This is the mail archive of the
mailing list for the GCC project.
Re: [PATCH v4][C][ADA] use function descriptors instead of trampolines in C
- From: Wilco Dijkstra <Wilco dot Dijkstra at arm dot com>
- To: "Uecker, Martin" <Martin dot Uecker at med dot uni-goettingen dot de>, Jakub Jelinek <jakub at redhat dot com>
- Cc: nd <nd at arm dot com>, "paulkoning at comcast dot net" <paulkoning at comcast dot net>, "law at redhat dot com" <law at redhat dot com>, Szabolcs Nagy <Szabolcs dot Nagy at arm dot com>, "msebor at gmail dot com" <msebor at gmail dot com>, "gcc-patches at gcc dot gnu dot org" <gcc-patches at gcc dot gnu dot org>, "ebotcazou at adacore dot com" <ebotcazou at adacore dot com>, "joseph at codesourcery dot com" <joseph at codesourcery dot com>
- Date: Wed, 19 Dec 2018 21:28:45 +0000
- Subject: Re: [PATCH v4][C][ADA] use function descriptors instead of trampolines in C
- References: <email@example.com> <firstname.lastname@example.org> <5896AE4C-D296-4FAF-A809-7BACA532BBF5@comcast.net> <20181218153209.GP23305@tucnak> <email@example.com> <20181218162440.GQ23305@tucnak> <firstname.lastname@example.org> <email@example.com> <20181218164212.GR23305@tucnak> <firstname.lastname@example.org>,<20181219200801.GG23305@tucnak>
Jakub Jelinek wrote:
> On Wed, Dec 19, 2018 at 07:53:48PM +0000, Uecker, Martin wrote:
>> What do you think about making the trampoline a single call
>> instruction and have a large memory region which is the same
>> page mapped many times?
This sounds like a good idea, but given a function descriptor is 8-16 bytes
it doesn't need to be 1 instruction. You can even go for larger sizes since
all it affects is minimum alignment of function descriptors.
>> The trampoline handler would pop the instruction pointer and use
>> this as an index into the real stack to read the static chain and
>> function pointer.
> While you save a few bytes per trampoline that way, it is heavily call-ret
> stack unfriendly, so it will not be very fast.
A repeated page adjacent to the stack is a good idea since it avoids adding
runtime support to push/pop nested function addresses.

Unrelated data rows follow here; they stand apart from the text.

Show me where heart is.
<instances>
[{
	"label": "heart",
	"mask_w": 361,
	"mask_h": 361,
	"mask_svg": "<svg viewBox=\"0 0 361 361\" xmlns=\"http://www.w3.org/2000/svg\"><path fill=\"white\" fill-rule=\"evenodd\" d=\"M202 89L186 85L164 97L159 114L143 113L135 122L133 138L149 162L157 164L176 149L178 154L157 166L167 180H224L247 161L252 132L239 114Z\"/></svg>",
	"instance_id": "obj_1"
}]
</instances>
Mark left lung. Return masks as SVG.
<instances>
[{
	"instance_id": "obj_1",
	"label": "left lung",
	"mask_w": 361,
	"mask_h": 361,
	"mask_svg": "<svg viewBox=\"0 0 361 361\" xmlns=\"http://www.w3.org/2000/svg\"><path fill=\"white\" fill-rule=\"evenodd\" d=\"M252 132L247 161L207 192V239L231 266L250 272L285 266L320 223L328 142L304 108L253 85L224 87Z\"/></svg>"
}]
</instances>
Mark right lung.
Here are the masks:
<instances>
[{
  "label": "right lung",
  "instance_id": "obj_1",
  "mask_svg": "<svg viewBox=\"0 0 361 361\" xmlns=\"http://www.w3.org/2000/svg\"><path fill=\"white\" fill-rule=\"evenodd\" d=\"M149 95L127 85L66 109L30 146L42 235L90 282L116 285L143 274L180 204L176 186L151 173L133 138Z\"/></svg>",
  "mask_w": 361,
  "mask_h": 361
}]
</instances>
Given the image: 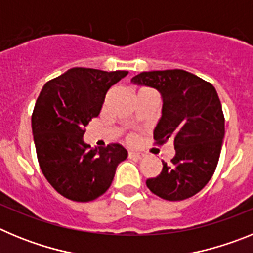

That would be
inefficient and likely very tricky for setjmp and exception handling
(or leak memory).
Since it can use several instructions we could load the static chain register
with the PC for example. On ISAs that don't support PC-relative addressing
you could do a call/ret sequence to get the PC and then tailcall the helper
to keep the return stack intact.
If computing the difference between the stack and trampoline region takes
just a few instructions (eg. thread local storage) then it could even be inlined.